In the following sections, by going from IO cluster 1 to IO cluster 3, we navigate through the two dependent variables and their values for each IO and provide illustrations of the theorized dynamics. The interviews are labelled according to the target group (E for evaluators, MS for member states, IPA for secretariat staff). Note that we also report the share of directional sub-codes for each organization, which serves as an additional indicator for variable values. The aim is not to artificially quantify qualitative data. Instead, we aspire transparency and reliability as to how we decided about the dominant pattern in each IO. It also helps to summarize and illustrate findings.

Variation of evaluation units’ orientation (dV1)

Cluster 1 (selected from ILO, UNDP, UNICEF) includes two IOs where member states control both the evaluation budget and agenda. In line with hypothesis 1, we found that in both IO 1 and IO 2 evaluation units tend to clearly orientate themselves towards the member states as their primary principals.

In IO 1, the head of evaluation unit regularly noted that the policy direction “is not set by the bureaucrats, it is set by the member states” and described their interest in evaluation as the “most important question”: one can only make evaluations “as useful as possible by ensuring that you address issues that your constituent and policy-makers are interested in” (E1). This perfectly illustrates what we mean by evaluation unit’s orientation towards one of the stakeholders. Furthermore, the evaluation unit’s director claimed to have the mandate from the governing body to force the IPA to follow his or her requirements, stressing that “if I go back to the governing body and say that there has not been any follow up on the evaluations, there is no one that can stop me”. Such a protection from the member states was implied to be crucial: “unless I have that, I would not be able to hold back the pressure [from the management]” (E1). By contrast, the respondent referred to the IPA mostly in the context of technical issues.

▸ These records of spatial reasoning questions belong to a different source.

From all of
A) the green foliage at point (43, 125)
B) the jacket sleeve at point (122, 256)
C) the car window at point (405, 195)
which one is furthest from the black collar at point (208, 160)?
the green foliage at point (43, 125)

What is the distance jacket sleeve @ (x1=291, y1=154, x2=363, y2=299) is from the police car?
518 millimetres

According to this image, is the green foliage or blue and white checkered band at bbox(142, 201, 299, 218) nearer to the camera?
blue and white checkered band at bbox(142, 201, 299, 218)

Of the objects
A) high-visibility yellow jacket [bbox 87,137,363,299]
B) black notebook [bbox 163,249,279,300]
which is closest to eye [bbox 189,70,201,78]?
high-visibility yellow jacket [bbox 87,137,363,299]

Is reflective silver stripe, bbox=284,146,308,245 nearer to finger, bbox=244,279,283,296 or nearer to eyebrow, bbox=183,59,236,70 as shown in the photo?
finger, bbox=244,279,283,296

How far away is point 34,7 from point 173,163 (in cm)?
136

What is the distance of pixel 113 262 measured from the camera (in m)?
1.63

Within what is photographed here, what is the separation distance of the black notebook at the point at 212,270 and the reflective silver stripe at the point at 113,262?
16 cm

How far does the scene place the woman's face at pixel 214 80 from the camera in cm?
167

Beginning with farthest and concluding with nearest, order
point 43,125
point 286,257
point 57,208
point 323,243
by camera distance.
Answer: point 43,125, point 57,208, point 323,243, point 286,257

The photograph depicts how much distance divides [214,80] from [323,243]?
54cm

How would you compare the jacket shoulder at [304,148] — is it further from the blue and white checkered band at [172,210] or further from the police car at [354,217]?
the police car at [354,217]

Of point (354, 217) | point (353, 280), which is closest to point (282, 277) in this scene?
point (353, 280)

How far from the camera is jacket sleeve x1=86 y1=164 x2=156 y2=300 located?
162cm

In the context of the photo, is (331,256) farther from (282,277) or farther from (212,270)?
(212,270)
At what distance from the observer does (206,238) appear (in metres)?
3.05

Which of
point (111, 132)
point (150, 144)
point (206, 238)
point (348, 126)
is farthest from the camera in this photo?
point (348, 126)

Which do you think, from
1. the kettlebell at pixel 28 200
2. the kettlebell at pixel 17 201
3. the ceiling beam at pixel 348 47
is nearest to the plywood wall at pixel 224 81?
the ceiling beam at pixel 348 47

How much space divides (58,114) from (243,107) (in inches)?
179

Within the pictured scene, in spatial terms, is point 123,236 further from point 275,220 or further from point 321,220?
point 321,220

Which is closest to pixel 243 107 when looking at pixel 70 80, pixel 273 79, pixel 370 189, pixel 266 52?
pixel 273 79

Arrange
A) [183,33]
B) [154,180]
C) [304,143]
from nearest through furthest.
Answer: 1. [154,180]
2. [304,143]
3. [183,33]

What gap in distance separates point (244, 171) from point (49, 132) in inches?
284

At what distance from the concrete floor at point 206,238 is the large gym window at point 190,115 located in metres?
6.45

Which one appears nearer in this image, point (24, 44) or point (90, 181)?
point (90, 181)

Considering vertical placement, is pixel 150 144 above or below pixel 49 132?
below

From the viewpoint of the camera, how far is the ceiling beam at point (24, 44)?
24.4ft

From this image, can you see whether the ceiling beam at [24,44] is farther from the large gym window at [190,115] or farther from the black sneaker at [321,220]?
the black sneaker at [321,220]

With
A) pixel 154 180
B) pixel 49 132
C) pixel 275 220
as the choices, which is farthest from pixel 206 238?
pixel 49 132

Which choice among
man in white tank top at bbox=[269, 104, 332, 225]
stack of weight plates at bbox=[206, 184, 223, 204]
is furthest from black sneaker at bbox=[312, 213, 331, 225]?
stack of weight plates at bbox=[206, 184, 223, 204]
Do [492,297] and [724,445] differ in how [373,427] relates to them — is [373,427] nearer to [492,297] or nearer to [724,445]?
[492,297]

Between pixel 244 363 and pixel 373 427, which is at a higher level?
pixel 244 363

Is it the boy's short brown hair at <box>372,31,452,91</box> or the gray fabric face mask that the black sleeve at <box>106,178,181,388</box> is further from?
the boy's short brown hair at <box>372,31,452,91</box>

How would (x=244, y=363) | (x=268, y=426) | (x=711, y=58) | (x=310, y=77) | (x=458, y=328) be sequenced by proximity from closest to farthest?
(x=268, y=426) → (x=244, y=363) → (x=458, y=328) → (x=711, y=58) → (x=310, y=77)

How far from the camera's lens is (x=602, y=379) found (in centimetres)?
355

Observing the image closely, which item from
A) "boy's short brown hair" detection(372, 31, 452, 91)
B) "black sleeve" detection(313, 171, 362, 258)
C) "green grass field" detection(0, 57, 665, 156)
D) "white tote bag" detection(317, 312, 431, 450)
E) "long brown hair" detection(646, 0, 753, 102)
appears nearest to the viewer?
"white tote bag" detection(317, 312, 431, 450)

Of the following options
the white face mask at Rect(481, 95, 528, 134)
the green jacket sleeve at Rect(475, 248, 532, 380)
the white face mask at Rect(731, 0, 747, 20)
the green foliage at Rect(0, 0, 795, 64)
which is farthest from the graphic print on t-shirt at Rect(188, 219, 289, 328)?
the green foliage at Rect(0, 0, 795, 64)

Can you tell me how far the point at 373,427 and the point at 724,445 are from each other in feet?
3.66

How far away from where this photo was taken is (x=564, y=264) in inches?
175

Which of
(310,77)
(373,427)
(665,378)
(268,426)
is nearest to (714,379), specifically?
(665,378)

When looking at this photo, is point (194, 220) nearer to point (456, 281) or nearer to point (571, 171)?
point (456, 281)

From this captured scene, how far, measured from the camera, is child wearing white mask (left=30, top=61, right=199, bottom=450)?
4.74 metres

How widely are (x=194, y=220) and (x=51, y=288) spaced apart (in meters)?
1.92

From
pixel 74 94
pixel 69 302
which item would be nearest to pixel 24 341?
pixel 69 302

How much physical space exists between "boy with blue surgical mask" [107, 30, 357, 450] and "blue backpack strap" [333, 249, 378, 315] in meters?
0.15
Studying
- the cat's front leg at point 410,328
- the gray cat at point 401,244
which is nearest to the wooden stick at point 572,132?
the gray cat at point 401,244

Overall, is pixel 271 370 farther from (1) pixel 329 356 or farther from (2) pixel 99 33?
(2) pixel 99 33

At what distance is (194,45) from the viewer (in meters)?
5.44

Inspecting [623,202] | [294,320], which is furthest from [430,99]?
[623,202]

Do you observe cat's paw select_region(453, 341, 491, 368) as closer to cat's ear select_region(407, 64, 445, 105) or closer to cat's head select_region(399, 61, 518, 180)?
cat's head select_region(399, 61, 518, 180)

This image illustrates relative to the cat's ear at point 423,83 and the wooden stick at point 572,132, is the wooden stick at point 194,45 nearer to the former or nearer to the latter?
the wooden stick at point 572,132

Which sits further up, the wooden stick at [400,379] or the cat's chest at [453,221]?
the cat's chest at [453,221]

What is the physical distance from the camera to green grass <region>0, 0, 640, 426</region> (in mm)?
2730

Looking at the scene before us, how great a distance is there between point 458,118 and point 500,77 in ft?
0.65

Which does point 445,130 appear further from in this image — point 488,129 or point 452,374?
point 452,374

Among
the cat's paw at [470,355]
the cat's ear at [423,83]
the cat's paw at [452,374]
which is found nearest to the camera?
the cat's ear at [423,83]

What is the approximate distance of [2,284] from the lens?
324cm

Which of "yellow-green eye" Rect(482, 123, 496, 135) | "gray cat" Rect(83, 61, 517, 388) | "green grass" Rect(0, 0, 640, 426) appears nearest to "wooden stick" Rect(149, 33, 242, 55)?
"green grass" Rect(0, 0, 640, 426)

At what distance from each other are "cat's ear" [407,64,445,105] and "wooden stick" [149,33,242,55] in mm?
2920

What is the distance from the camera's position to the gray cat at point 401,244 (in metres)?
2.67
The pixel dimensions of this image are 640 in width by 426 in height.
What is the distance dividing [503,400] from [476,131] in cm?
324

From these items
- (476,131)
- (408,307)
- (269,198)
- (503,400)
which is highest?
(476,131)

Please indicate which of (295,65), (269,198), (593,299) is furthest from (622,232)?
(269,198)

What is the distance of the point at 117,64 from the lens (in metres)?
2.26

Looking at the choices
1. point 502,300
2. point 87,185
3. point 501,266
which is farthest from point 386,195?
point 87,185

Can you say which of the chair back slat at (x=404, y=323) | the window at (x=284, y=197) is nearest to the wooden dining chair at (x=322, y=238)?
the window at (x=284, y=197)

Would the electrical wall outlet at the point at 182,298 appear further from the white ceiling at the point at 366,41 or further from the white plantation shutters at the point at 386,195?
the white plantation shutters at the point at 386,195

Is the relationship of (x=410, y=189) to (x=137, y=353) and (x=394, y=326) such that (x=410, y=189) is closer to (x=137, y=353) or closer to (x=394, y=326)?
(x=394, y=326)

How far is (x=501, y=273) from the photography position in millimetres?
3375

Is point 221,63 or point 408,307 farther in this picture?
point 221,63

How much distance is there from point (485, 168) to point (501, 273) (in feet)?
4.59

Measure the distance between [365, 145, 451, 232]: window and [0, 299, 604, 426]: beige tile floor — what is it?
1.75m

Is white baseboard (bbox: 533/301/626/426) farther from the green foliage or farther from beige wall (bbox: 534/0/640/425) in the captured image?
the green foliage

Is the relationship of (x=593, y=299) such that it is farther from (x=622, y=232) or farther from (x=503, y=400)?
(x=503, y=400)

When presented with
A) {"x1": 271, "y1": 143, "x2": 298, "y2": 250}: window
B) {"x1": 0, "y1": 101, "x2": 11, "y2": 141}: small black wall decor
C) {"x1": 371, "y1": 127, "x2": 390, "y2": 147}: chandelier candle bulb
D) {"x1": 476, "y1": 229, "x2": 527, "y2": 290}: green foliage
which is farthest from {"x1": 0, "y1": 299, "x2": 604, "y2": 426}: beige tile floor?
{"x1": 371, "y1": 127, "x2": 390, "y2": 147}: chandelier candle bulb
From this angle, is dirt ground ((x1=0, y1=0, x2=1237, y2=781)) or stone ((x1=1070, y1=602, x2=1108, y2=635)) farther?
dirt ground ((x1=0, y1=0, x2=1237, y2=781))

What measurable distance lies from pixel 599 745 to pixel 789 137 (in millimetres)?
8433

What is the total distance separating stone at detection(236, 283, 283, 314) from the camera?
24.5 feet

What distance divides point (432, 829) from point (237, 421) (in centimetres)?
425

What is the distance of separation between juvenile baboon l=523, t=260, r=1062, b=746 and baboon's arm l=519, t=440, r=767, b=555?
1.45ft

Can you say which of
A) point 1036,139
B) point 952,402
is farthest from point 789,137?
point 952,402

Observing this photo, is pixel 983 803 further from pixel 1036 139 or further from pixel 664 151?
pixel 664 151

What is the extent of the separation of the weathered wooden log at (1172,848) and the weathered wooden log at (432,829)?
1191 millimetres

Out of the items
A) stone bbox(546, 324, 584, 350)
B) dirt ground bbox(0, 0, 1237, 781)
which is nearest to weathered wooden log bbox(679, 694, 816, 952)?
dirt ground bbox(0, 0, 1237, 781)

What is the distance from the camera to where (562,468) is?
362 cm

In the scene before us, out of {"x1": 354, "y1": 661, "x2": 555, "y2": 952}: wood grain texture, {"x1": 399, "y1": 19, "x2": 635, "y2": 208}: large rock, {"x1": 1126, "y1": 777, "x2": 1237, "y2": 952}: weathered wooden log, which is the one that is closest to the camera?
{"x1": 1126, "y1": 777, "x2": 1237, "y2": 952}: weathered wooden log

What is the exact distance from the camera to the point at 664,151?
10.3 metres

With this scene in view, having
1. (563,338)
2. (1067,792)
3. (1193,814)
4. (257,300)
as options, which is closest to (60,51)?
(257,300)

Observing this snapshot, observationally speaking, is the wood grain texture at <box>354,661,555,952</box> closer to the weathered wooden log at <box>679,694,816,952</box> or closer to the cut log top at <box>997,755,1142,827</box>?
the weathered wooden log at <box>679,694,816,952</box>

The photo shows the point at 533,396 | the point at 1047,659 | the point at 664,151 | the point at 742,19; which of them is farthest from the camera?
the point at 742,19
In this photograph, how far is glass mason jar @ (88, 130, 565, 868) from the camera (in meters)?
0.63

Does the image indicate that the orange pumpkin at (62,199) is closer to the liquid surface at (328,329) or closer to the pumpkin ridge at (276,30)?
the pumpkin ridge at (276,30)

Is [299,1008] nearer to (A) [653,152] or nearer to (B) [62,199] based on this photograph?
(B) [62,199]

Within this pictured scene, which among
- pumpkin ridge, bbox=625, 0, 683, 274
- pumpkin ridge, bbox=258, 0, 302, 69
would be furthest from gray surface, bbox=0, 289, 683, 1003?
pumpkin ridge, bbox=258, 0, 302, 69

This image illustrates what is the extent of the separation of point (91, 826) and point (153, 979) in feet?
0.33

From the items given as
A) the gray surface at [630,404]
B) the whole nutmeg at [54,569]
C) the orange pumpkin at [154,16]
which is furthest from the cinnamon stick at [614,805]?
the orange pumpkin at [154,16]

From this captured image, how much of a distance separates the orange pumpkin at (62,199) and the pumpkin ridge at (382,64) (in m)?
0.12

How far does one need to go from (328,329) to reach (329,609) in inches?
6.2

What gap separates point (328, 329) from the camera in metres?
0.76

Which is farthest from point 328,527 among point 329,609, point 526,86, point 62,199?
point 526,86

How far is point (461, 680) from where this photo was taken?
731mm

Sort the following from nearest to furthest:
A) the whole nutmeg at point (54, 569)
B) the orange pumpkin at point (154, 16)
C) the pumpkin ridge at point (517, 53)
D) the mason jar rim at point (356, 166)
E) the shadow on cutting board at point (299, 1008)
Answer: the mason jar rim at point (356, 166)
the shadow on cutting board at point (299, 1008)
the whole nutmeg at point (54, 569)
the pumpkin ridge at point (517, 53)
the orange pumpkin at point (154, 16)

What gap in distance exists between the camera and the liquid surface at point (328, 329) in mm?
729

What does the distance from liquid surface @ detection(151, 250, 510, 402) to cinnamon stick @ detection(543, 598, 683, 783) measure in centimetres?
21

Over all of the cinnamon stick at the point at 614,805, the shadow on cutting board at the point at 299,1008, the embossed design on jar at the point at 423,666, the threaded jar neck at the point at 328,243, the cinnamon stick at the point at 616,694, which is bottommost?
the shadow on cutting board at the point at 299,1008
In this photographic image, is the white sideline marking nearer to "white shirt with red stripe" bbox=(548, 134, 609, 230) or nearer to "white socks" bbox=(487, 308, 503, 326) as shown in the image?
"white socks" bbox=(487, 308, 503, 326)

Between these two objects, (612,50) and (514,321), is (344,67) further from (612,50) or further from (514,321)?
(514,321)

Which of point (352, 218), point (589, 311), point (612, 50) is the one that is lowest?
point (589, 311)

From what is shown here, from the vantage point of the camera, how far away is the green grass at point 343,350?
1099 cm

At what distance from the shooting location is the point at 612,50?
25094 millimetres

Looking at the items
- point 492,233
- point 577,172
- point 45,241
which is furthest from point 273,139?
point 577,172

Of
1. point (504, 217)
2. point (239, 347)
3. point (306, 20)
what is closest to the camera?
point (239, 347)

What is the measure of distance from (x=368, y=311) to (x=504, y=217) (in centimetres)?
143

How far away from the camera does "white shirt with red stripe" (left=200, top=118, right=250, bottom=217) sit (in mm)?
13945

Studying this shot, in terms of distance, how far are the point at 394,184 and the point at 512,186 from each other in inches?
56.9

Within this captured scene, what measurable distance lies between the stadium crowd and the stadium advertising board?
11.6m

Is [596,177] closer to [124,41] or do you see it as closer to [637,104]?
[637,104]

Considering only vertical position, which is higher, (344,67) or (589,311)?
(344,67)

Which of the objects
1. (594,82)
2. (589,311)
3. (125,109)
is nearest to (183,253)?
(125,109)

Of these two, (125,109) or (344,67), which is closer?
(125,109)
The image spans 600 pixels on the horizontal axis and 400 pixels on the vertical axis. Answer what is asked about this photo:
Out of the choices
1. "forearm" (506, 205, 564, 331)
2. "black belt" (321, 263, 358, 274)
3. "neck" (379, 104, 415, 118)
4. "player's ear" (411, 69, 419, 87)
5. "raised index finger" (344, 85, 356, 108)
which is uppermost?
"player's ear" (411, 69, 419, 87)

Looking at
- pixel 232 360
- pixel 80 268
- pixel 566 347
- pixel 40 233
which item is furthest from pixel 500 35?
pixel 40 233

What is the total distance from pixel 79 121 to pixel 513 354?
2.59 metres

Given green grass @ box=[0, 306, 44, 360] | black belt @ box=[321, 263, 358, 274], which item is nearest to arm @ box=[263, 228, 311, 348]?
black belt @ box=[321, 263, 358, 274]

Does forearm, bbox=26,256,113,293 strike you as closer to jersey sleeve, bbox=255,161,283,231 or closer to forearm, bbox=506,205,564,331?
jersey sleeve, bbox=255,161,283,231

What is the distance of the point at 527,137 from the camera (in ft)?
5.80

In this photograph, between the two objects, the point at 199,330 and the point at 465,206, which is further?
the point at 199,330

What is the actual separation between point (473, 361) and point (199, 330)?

Similarly, in IO 2, the head of evaluation unit highlighted several times that he or she works independently from the administration which is not the evaluation unit’s client (E2). Instead, the interviewee highlighted consultations with member states as a “critical process” to evaluation and explained that the evaluators’ task was to evaluate—not to aid—the administration (E2). While this sometimes created “a bit of a shock” for the administration, it brought “respect at the [Executive] Board” (E2). The orientation towards member states was illustrated with several examples, where member states supported the evaluation unit vis-à-vis the management: for instance, when IPA staff requested content alterations in evaluation reports, refused to give access to information, or refrained from providing a management response. The interviewee even revealed that such conflictive situations led to attempts by the IPA to alter evaluation policy and intervene into the evaluation unit’s independence. However, due to the support by the member states, such attempts were “lost badly” (E2).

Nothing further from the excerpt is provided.